Other countries like China benefited from Ex-Im bank transactions during 2013 to the tune of $636 million. Australia’s richest person (reportedly worth $17.7 billion) was more than happy to accept $700 million in American taxpayer backing via the Bank for her company.
Supporters of Ex-Im claim that the bank is necessary to create a level playing field. If so, how it is that only 2.2% of all U.S. exports last year received Ex-Im financing, while 98% of American exporter had to compete without the bank’s intervention. And what about all the other domestic businesses that don’t get any Ex-Im funding?
A debate reauthorizing the Export-Import Bank is threatening to further escalate the tension between House conservatives and the Republican leadership.

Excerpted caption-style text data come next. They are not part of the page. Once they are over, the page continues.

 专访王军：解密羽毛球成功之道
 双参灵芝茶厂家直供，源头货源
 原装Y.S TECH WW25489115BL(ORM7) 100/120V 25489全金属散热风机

Eric Cantor, who struck a deal with Democrats in 2012 to reauthorize the Export-Import Bank, is now wary of battling conservatives angered by a number of his recent legislative moves. Cantor has privately told members of the House that he does not intend to get involved this time around.
In a recent private meeting of the conservative Republican Study Committee, Paul Ryan struck the right tone when pushing for the Ex-Im Bank charter to expire. Why should Republicans support what conservatives consider corporate welfare programs, at the same time cuts are being advocated for individual welfare programs like food stamps? And what about the earmark ban which Republicans agreed to honor once again in the 113th Congress? Unfortunately establishment Republicans with upcoming primaries in Georgia, Kentucky and Mississippi seem increasingly willing to disregard the earmark ban and instead brag about bringing home the bacon.
Prior to the 2012 vote by the House reauthorizing the Ex-Im bank charter, Brian Darling set forth in writing “Top Ten Reasons to End The Export Import Bank.”In the same article Darling had the following to say why the Export-Import Bank is bad for America.
“There is nothing free market about the idea of the United States government providing loans to private companies for the purpose of completing against other private companies. Especially when these large corporations are gaming the system with teams of lobbyists pushing Members of Congress to reauthorize this taxpayer funded slush fund or big business. If the loans don’t pay off, taxpayers have to pick up the tab.”
Hear what Senator Obama had to say when on the Campaign Trail in 2008.
“I’m not a Democrat who believes that we can or should defend every government program, just because it’s there. There are some that don’t work like we had hoped…[like] the Export-Import Bank that has become little more than a fund for corporate welfare…If we hope to meet the challenges of our time, we have to make difficult choices. As President…I will eliminate the programs that do not work and are not needed.”
Corporate welfare to large private corporations is not an easy thing for Democrats to explain to their constituents in an election year, despite President Obama’s pre-election musings. As for Republicans, should corporate welfare be blessed in an election year when earmarks serving the same purpose are frowned upon and have been theoretically banned?
Instead, Republicans should enact policies that are free market in nature to produce jobs and grow the economy through cutting taxes, reforming the tax code, deregulation, and opening up energy exploration.
Congress must now decide whether it will reauthorize billions of dollars in corporate welfare on the backs of taxpayers or to allow private investors to finance U.S. exports. This is not a partisan issue. There are good reasons for both Democrat and Republican legislators to allow the crony capitalist Export-Import Bank to expire (sunset) when it comes up for re-authorization.